Dziwne zachowanie Kierwińskiego. Najnowszy komentarz szefa MSWiA
Dzień wcześniej opublikował zdjęcia potwierdzenia badania alkomatem na Komisariacie II Komendy Stołecznej Policji, które wykazało 0,0 promila alkoholu w jego organizmie.
“Zanim wydacie wyrok, posłuchajcie moich wypowiedzi, których udzieliłem mediom po wystąpieniu. Mało tego natychmiast udałem się na komendę Policji, gdzie zbadano mnie alkomatem. Wynik = 0,0. To, co wydarzyło się na uroczystościach, spowodowane było kwestiami technicznymi i pogłosem” — napisał w serwisie X.

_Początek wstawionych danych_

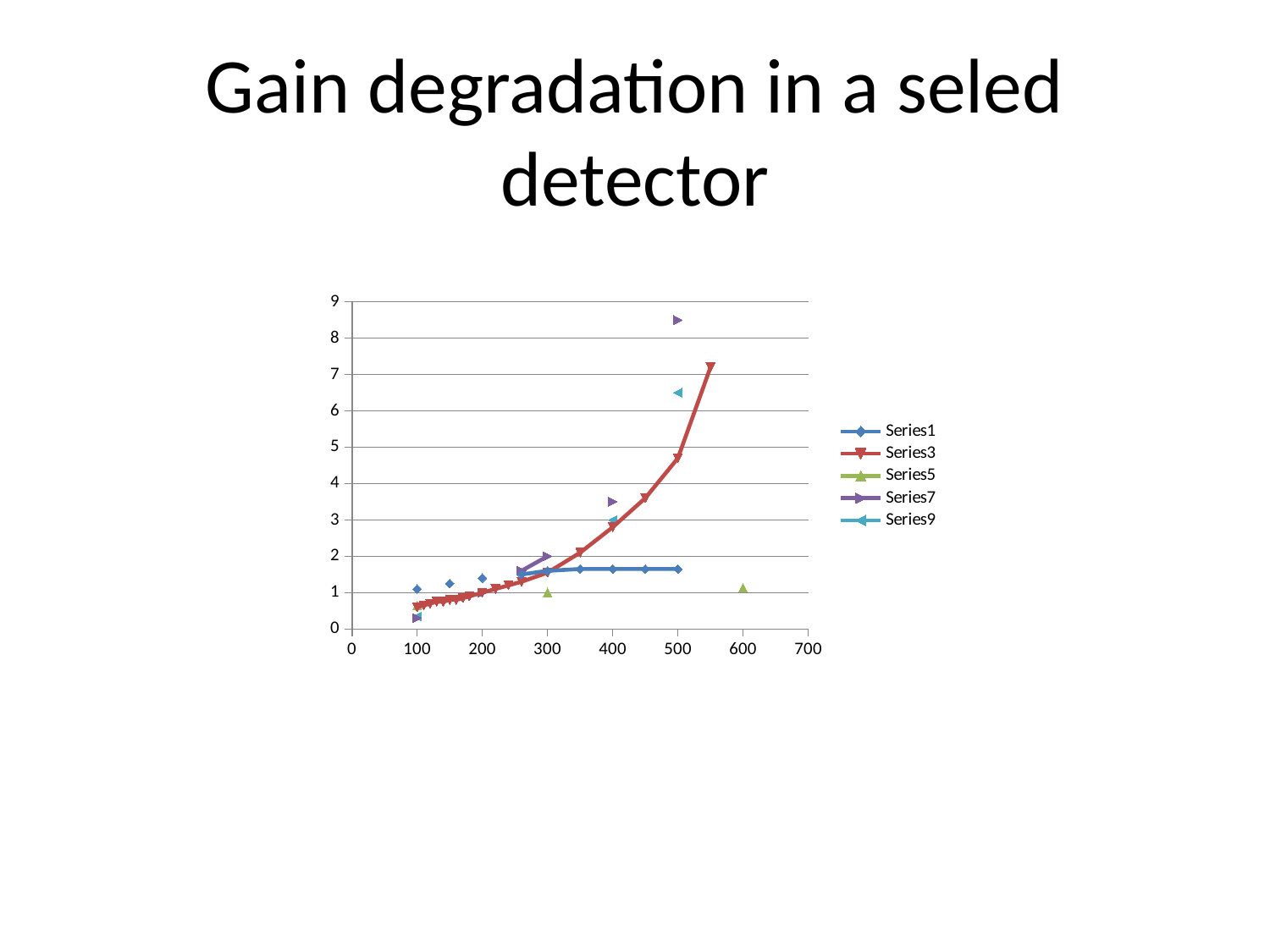
Which series is drawn in red? Series3 Do the values of Series3 rise or fall as x increases? rise What kind of chart is shown on the slide? scatter chart Is the value of Series3 at x = 100 greater or less than 1? less At x = 500, which is larger: the value of Series3 or the value of Series1? Series3 How many series does the legend list? 5 Is the value of Series7 at x = 500 greater or less than 8? greater Is the value of Series9 at x = 500 greater or less than 6? greater Which series reaches the highest value on the chart? Series7 What is the title of the chart? Gain degradation in a seled detector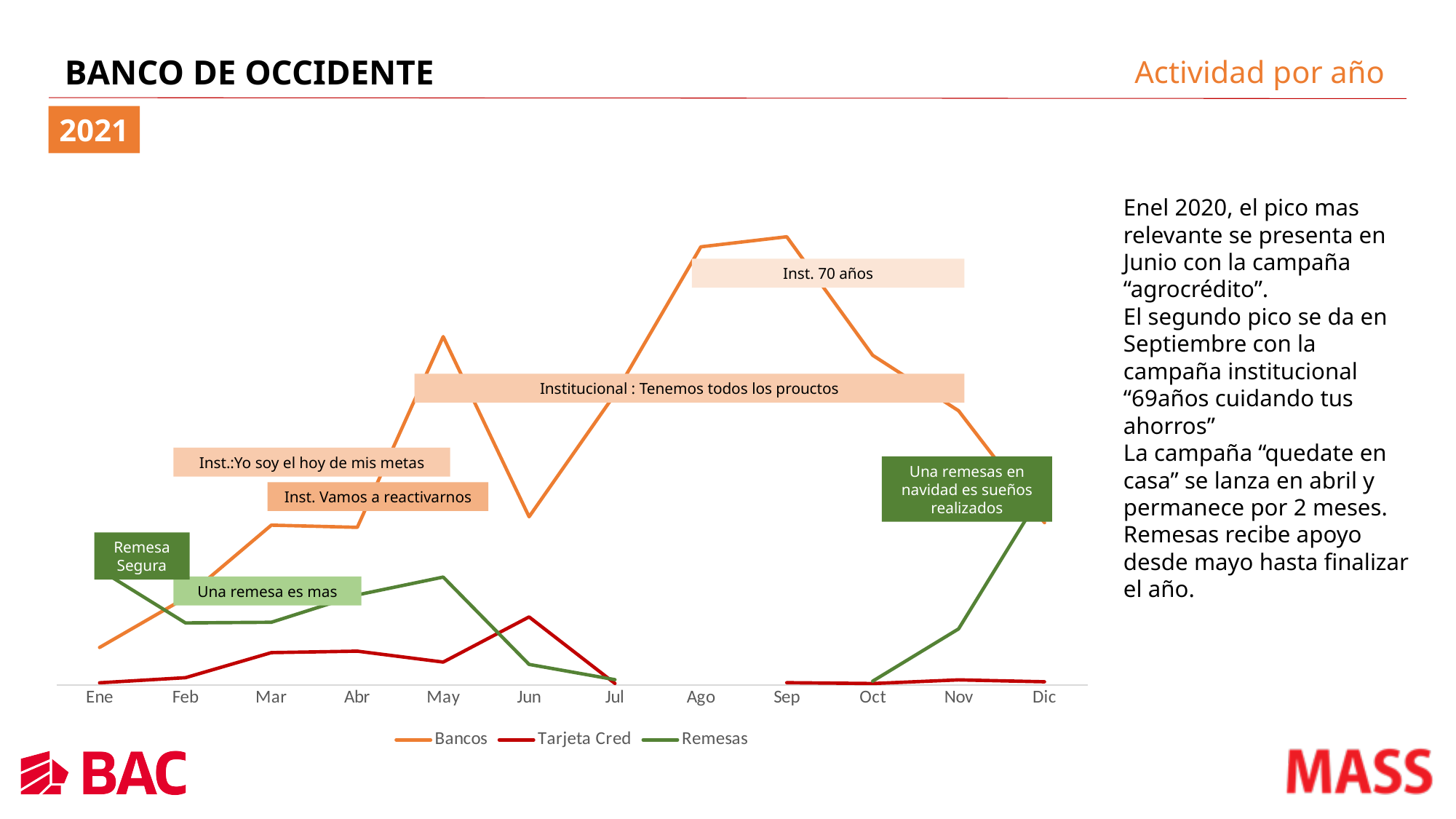
How many months are shown on the x axis of the chart? 12 Which colour is used for the Remesas series in the chart? Green What kind of chart is shown on the slide? Line chart In which month does the Tarjeta Cred series reach its highest value? Jun How many series does the chart legend list? 3 Does the Bancos series rise or fall from Sep to Dic? Fall Does the Bancos series rise or fall from Jun to Sep? Rise In which month does the Remesas series reach its highest value? Dic In which month does the Bancos series have its lowest value? Ene In Dic, which series has the larger value, Remesas or Tarjeta Cred? Remesas In which month does the Bancos series reach its highest value? Sep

Po wystąpieniu część komentatorów zarzuciła Kierwińskiemu nietrzeźwość, inni podejrzewali udar, a dziennikarze pytali o stan zdrowia. Szef resortu wielokrotnie zapewniał, że bardzo dobrze się czuje.
Politycy prawicy, w tym Janusz Kowalski i Sebastian Kaleta (obaj z Suwerennej Polski), zarzucili szefowi MSWiA występowanie pod wpływem alkoholu. Domagali się również dymisji Kierwińskiego. Z kolei przedstawiciele koalicji rządzącej odrzucili te sugestie, stając po stronie ministra. Wersję Kierwińskiego potwierdził m.in. marszałek Sejmu Szymon Hołownia, który siedział obok niego podczas sobotnich uroczystości na pl. Piłsudskiego w Warszawie.
Do sprawy w serwisie X krótko w sobotę odniósł się premier. “Boska Iga 2:1 (Królowa na długo), moja Lechia 3:0 (prawie ekstraklasa), no i Kierwiński 0,0. Magiczny wieczór” — napisał Donald Tusk.
Szef rządu nawiązał w ten sposób do zwycięstwa tenisistki Igi Świątek w turnieju WTA w Madrycie oraz meczu Lechii Gdańsk z GKS Tychy w piłkarskiej 1. Lidze (Tusk jest kibicem tej drużyny z Trójmiasta).